» **EXTRACT**
>>>>>

Related: How to Properly Harvest Seeds
How To Germinate The Potato Seeds
I take the fermented seeds and rinse them through a fine sieve – the water washes away all the slime and you will be left with a lot of seeds that look like small tomato seeds. Some will be yellow; some will be black or dark purple.
I take a fine tray of chicken manure compost from my chicken cage – this is a mixture of chicken manure and composted leaves and soil. You can use any potting soil mix that is a bit acidic preferably. If it contains pine bark this helps. If you need to buy a soil, try and buy one formulated for root vegetables such as this.
Potato seeds are quite funny things, and they will either all germinate, or none will germinate. Consequently, I have learned to use a survival of the fittest strategy. Start your first seeds planted very densely in a covered potting tray such as this. I normally plant about 5 or 10 seeds per planting well. If a lot come up, you can always trim the weakest out.
How To Produce Your First “Seed Potato” Tubers
You can grow the potato plant out in the seed tray as per above. The first cycle of growth never seems to get very big. The plants will grow to the length of a finger or maybe more and will produce one or two small cute little potato tubers the size of peas or marbles.
The first “seed potatoes” you get will be small – the size of a large pea or small marble.

<<<<<

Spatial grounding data
>>>>>

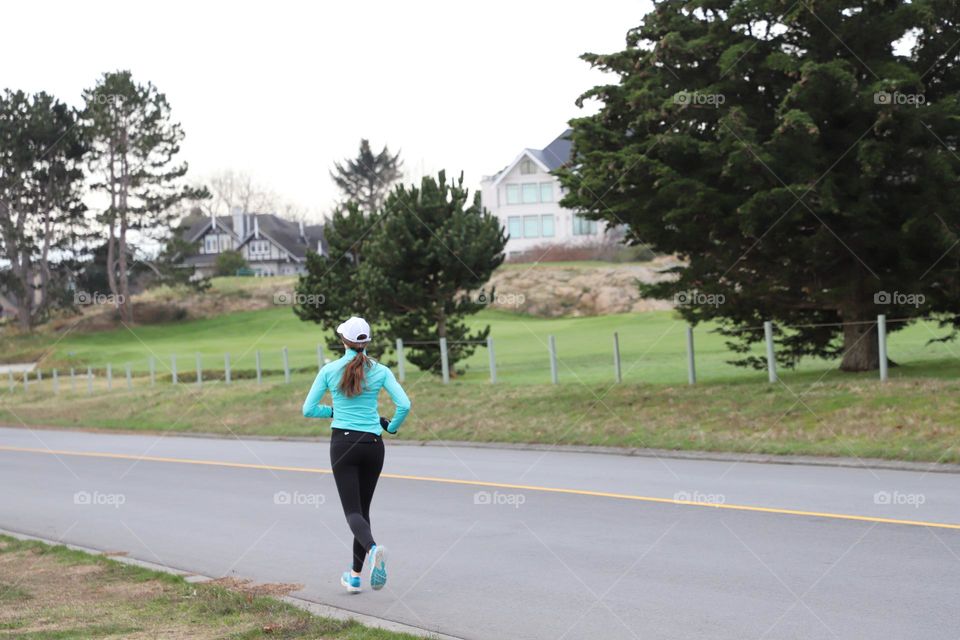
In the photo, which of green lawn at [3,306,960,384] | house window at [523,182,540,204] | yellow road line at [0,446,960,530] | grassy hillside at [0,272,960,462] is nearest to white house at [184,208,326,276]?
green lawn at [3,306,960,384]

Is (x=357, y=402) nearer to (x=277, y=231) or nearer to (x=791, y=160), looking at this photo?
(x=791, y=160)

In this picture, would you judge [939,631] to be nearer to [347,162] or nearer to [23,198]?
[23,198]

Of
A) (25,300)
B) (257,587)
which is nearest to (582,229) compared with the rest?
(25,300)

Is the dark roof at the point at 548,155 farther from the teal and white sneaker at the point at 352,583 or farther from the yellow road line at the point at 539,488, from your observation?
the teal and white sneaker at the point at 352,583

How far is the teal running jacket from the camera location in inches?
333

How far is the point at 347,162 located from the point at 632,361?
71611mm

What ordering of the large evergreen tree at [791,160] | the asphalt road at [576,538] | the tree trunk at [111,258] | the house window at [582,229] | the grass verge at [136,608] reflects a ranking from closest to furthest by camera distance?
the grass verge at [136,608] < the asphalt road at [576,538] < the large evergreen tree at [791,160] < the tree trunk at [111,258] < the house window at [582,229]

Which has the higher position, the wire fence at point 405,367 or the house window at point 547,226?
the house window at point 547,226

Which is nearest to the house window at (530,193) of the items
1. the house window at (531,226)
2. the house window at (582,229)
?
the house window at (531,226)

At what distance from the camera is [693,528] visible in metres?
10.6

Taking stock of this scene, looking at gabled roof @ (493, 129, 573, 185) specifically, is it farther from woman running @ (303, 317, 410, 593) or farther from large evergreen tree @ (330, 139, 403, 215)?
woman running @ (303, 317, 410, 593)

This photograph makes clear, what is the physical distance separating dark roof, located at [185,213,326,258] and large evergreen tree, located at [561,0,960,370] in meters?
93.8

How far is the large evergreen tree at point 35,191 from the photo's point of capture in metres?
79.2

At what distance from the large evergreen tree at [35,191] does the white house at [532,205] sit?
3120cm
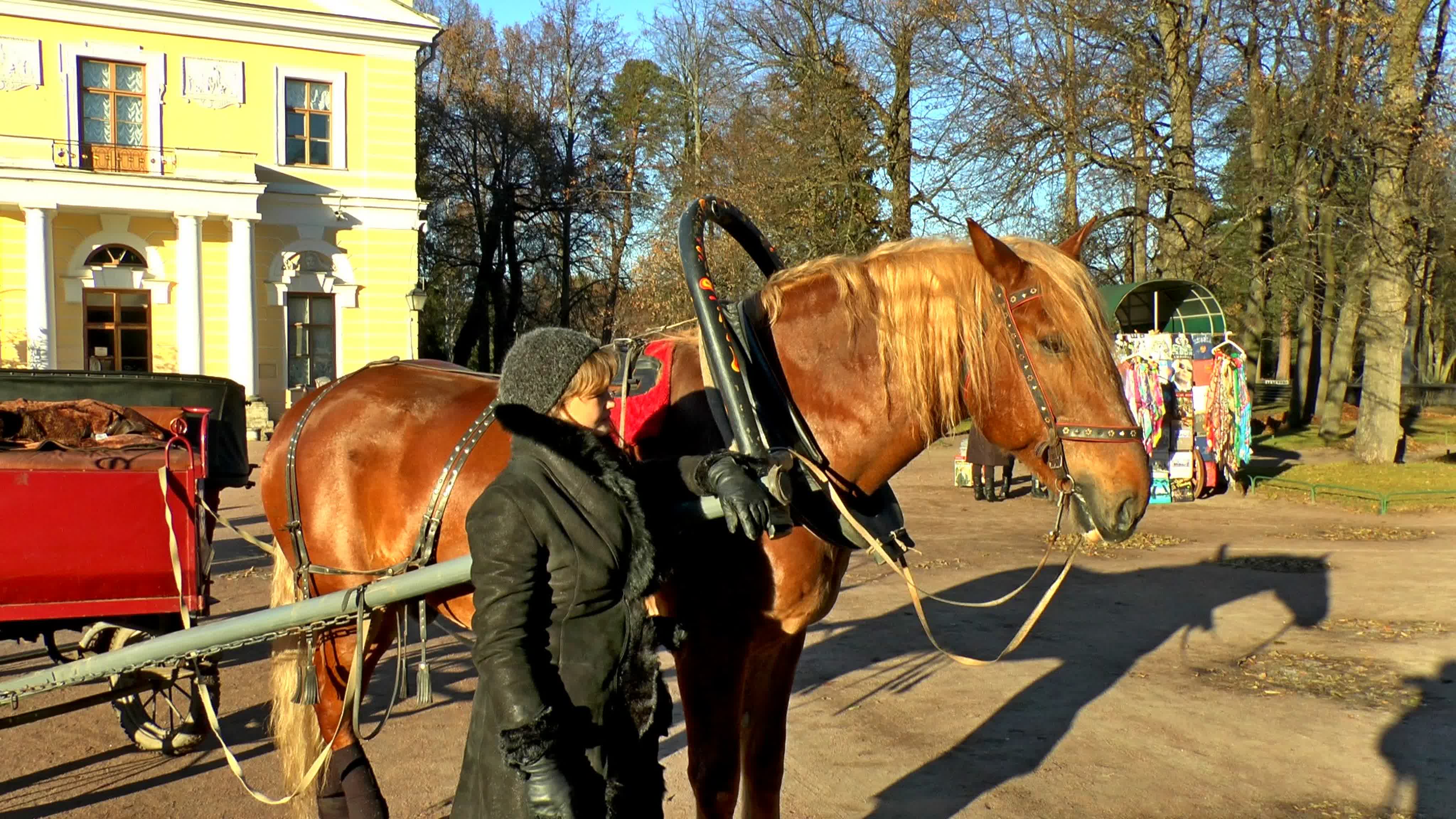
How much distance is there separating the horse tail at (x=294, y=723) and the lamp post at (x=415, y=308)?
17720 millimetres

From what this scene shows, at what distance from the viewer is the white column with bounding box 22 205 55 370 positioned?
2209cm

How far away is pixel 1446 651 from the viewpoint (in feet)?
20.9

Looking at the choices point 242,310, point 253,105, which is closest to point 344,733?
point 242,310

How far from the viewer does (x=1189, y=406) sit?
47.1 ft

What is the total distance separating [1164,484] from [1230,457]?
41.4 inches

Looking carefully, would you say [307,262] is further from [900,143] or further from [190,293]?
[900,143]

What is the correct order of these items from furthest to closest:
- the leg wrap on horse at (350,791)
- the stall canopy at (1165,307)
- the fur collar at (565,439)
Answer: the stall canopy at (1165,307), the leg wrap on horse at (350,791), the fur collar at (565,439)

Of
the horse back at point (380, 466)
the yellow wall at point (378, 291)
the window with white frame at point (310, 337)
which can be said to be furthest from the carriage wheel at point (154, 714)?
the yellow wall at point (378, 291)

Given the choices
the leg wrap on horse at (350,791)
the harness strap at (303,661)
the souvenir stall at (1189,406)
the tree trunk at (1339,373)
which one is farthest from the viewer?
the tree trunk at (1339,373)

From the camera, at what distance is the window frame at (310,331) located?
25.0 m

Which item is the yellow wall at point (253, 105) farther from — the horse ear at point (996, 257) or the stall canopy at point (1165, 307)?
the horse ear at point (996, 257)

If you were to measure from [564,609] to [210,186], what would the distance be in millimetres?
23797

<<<<<
>>>>>

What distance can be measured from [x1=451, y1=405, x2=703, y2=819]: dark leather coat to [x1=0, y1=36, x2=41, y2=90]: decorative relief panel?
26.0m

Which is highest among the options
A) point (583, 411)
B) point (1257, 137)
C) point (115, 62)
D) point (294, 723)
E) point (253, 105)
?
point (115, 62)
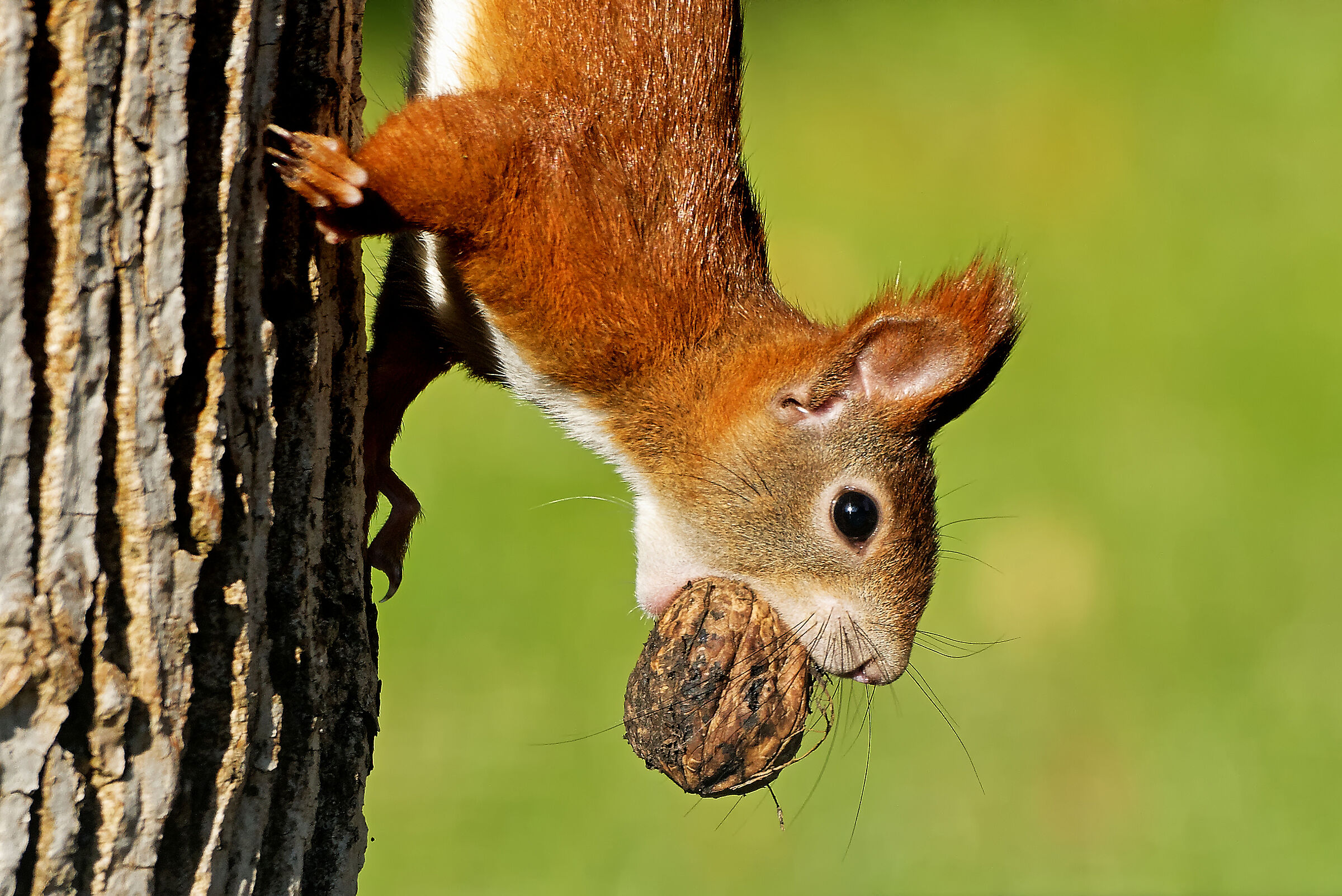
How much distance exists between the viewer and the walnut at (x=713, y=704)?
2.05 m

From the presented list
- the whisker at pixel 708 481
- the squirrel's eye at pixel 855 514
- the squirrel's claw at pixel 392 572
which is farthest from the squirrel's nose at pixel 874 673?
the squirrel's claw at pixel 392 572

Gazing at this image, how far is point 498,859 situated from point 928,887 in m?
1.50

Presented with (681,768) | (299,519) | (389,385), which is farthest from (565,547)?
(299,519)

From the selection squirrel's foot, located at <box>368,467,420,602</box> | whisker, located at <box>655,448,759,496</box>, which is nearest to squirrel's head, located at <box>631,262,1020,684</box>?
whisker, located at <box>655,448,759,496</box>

<<<<<

» **PROBLEMS AND TASKS**
(A) In the extract on growing potatoes from seed, how many seeds does the grower normally plant per planting well?
(B) Proceed with the extract on growing potatoes from seed, starting after its last sentence.
The listing is not needed for any of the tasks.

» **EXPECTED RESPONSES**
(A) About 5 or 10 seeds.

(B)
Once you have these first “seed potatoes” you can start to expand them. I plant these into larger pots at this stage. I find that they will come up and grow to produce quite a decent little handful of large marble sized potatoes in the second cycle. This takes about three to four months.
This cycle produces your first “seed potatoes” tubers that you can take to production pots or put into the ground.
My Mothers potatoes – she grows the ones I grow from seed. The old wine barrels provide an amazing growth space for potatoes and stop moles and mole rats from eating the tubers. She produces much better potatoes than I do and takes the time to do things properly.
Your First Production Grow
In this grow our aim is to increase the size of the potato tubers to the point where you can taste a few, and then decide if the strain is worth propagating further. There will be a few nice big potatoes and a whole lot of “seed potatoes” that you can either eat as baby potatoes (if you don’t like the strain) or use to propagate further.
Cross Pollination In Potatoes
Potatoes are infernally weird when it comes to pollination. I try to keep an eye out for potato flowers and will then take a little piece of tissue paper and make it a bit damp and rub it on the flowers. If the flower is producing pollen, you can see it on the tissue paper.
I then take this tissue paper and go and wipe it on another flower on a different plant. I have no idea if this transfers pollen at all and if there is any pollination that happens, but I know that when I do this, I get potato cherries, and these seeds come up producing some weird and wonderful potatoes!
A Note On Potato Color And Taste
Potatoes are delicious. The potatoes you produce from seeds will be better than anything you have tasted before because you have this special link with them. Well mostly. Every now and then a miserable awful potato is grown from a seed. You will taste this when you do your first taste test.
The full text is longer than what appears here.